Although relatively small in volume, extensive heterogeneity in the parameters of that dataset reveal the complex relationships between multiple stressors and the health of fresh water. By putting the data together in context, we can develop greater insights and help make better decisions about the future.

What do you mean by data heterogeneity, and how can that be useful?

What I mean is that our research is not laboratory research where one can manipulate one condition and control the others. In a real-world ecosystem—like the ones on which we research—multiple stressors co-exist, so it is imperative to identify the multi-dimensional impacts from a single stressor or from multiple stressors.
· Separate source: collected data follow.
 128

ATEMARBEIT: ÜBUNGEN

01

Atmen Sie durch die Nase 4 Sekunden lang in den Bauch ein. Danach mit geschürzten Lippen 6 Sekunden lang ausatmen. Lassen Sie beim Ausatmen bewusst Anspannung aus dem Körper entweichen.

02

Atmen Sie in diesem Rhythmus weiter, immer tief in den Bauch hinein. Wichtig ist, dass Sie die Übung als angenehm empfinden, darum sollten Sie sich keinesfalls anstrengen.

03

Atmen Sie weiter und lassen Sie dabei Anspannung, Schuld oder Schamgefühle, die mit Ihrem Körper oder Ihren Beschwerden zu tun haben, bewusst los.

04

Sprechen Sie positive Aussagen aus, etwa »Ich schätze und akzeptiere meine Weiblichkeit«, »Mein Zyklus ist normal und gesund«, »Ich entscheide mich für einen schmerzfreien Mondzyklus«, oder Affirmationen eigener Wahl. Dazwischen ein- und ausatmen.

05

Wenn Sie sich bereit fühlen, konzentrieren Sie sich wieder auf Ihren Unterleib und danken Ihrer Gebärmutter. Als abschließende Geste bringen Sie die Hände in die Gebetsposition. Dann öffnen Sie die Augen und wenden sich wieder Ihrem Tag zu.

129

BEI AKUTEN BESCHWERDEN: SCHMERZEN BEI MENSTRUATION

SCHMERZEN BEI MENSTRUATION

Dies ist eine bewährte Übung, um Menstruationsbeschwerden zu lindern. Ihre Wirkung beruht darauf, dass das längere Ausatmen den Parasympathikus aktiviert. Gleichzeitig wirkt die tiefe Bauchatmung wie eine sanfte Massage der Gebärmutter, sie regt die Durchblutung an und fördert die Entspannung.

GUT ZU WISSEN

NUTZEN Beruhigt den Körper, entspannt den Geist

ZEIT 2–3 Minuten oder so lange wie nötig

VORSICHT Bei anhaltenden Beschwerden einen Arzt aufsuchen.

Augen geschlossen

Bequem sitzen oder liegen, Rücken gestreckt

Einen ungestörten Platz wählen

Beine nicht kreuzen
For example, I was reading an interesting article on the BBC website, where David Schindler—one of our original lead researchers—was talking about the impacts of acid rain on lake trout population at IISD-ELA. He said that “lake trout stopped reproducing not because they were toxified by the acid, but because they were starving to death.” That happened when the tiny organisms on which lake trout depend for their food were dying because of the decline of calcium concentration in lake water.

What this shows is that, on top of the health of lake trout, we now also need to factor in the health of those tiny organisms to fully understand the processes at play. And with more components in play, the dataset becomes more heterogenous.

What challenges can working with big data pose? How do you think those can be addressed?

Given that we are working with massive amounts of data, the traditional approach to data management and analysis won’t suffice.

While working with the IISD-ELA data, two of the biggest challenges to big data management quickly became clear to me: structuring the data and then archiving it.

Various coloured floppy discs in a plastic folder
IISD Experimental Lakes Area’s 50+ year dataset exists in various places on multiple platforms, such as on these floppy disks.

I don’t think there is any straightforward answer to structuring a highly complex heterogeneous dataset like our LTER data, especially when we are working with a wide variety of different forms of data, from images and text, to numbers and figures.

At the moment, in order to bring them to workable and comparable formats, we are adopting common management standards and speaking to other water scientists and community monitoring groups to make sure our data is understandable to anyone who might use it. We are also digitizing data—a lot of it. IISD-ELA has transitioned from printed reports to floppy disks to digital databases. We have recently developed a cloud solution for our master database to protect our data and deliver it to scientists here and around the world.

What’s next for IISD-ELA?

We are working toward making our data FAIR: Findable, Accessible, Interoperable and Reproducible. Our LTER data was collected to be used by many people and is available by request, but we estimate this is only a small portion of the total data collected at the site over the past half-century. The task is now to triage our data and make sure the most important and precious datasets are made available to scientists and the general public.

All of this lets us put the data into better context and allows scientists to spend their time doing what they do best: science.

By making sure all data has metadata—a description of how and why the data was collected—we make our dataset more reproducible and robust.

Before we can use data, we need to organize the raw data so it is accurate and useful for what we currently want to find out. The data is reproducible, which means that if another scientist comes along and wants to organize that same raw data using the same method, it will come out the same, or close enough.

There is a belief that most scientific data is facing a reproducibility crisis. Reproducibility is important to enhance data credibility and to ensure that precious data can provide new insight when analyzed further for a bigger or different purpose. I agree; in fact, in my opinion, ecological data is so precious that it shouldn’t be restricted to a single use, especially given how difficult it can be to get it in the first place.

All of this lets us put the data into better context and allows scientists to spend their time doing what they do best: science.